Dondequiera que van los sabios, la paz va con ellos. Habiéndose desapegado de todas las cosas, ya no buscan el placer sensorio. Ya sea que la dicha los visite o sean presas del dolor, no muestran por ello ni exaltación ni abatimiento.
El bueno renuncia al apego por todo. Los virtuosos no parlotean con anhelo de placeres. Los sabios no muestran júbilo ni depresión cuando se sienten afectados por la felicidad o la tristeza.

Comentario profundo

Este versículo distingue a los virtuosos y a los sabios. Los virtuosos renuncian por completo al apego a los deseos mundanos y comprenden que el anhelo es la raíz del sufrimiento.
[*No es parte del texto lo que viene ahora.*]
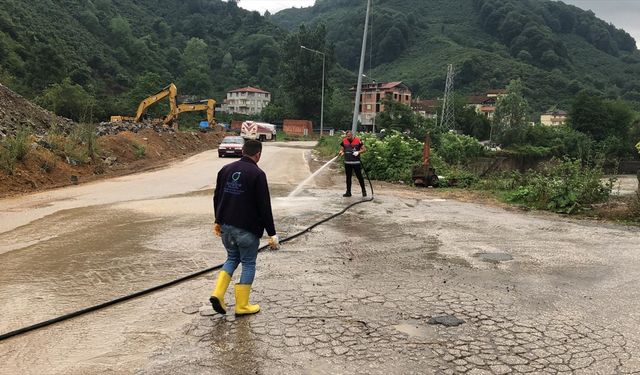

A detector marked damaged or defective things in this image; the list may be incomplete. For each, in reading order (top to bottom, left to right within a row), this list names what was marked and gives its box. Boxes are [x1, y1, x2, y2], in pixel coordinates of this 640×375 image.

damaged road [1, 142, 640, 375]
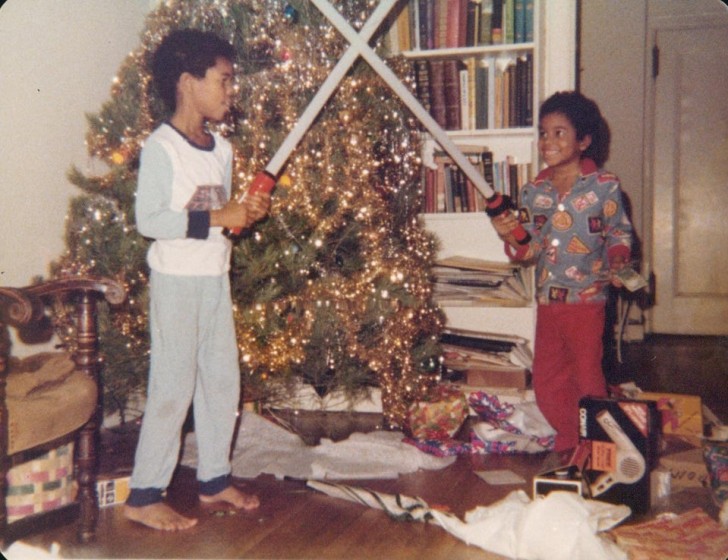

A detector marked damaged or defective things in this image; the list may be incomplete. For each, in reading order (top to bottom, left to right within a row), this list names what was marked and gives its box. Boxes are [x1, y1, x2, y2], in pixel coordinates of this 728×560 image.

torn wrapping paper [181, 412, 456, 482]
torn wrapping paper [310, 482, 628, 560]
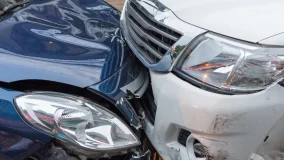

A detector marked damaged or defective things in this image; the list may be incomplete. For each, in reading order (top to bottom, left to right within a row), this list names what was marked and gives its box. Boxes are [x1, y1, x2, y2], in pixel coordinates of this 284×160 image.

damaged front bumper [144, 71, 284, 160]
crumpled bumper [145, 70, 284, 160]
Aquellos que constantemente persiguen los placeres sensuales nunca están verdaderamente satisfechos, incluso si alcanzaran toda la riqueza del mundo. La verdadera felicidad proviene de la satisfacción y del abandono de los deseos excesivos. Además, los sabios no se dejan llevar por las dualidades de la vida, como la euforia y la depresión, o la felicidad y la tristeza. Entienden la naturaleza impermanente e ilusoria de las fluctuaciones mundanas. En lugar de preocuparse constantemente por las ganancias y las pérdidas, viven en el momento presente con atención plena, permaneciendo en paz e imperturbables ante las circunstancias siempre cambiantes de la vida.